• [WHAT YOU SHOULD DO]: If pictures appear among the lines below, leave them out while you return exactly the lines from the one with "брокер Армакс Трейд вывод средств" through the one with "iTunes-import.jpg".

*** Opening SOURCE INFORMATION ***

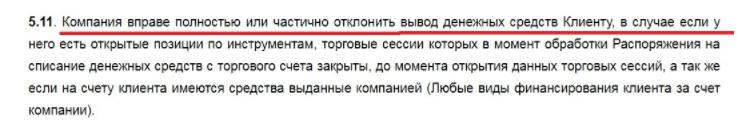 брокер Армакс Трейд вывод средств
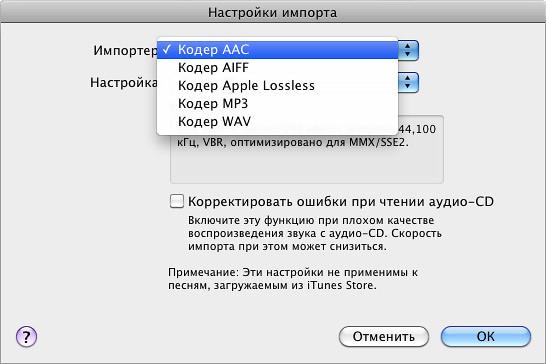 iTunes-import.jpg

*** Closing SOURCE INFORMATION ***
*** Opening SOURCE INFORMATION ***

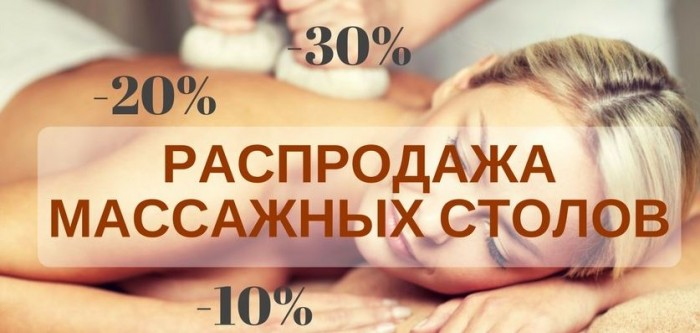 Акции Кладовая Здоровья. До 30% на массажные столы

*** Closing SOURCE INFORMATION ***
*** Opening SOURCE INFORMATION ***

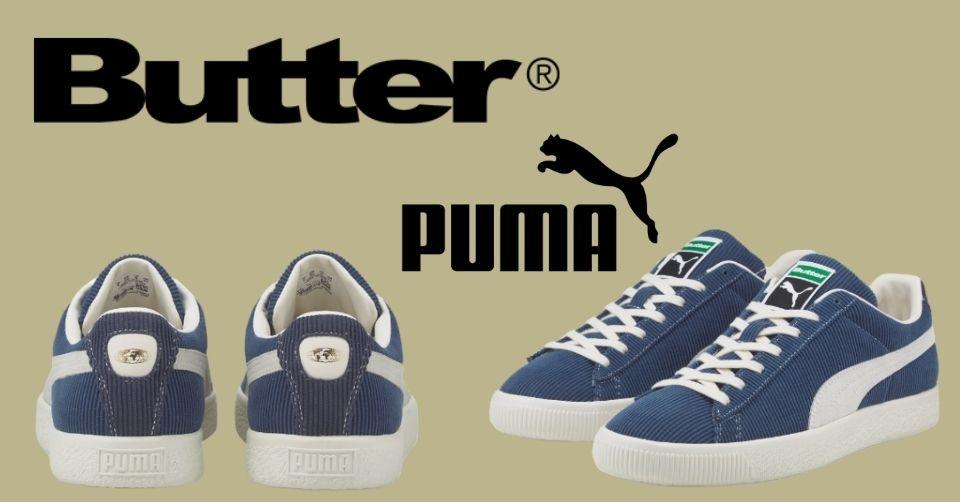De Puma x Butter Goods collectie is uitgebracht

*** Closing SOURCE INFORMATION ***

• [RESPONSE BELOW]:
 брокер Армакс Трейд вывод средств
 iTunes-import.jpg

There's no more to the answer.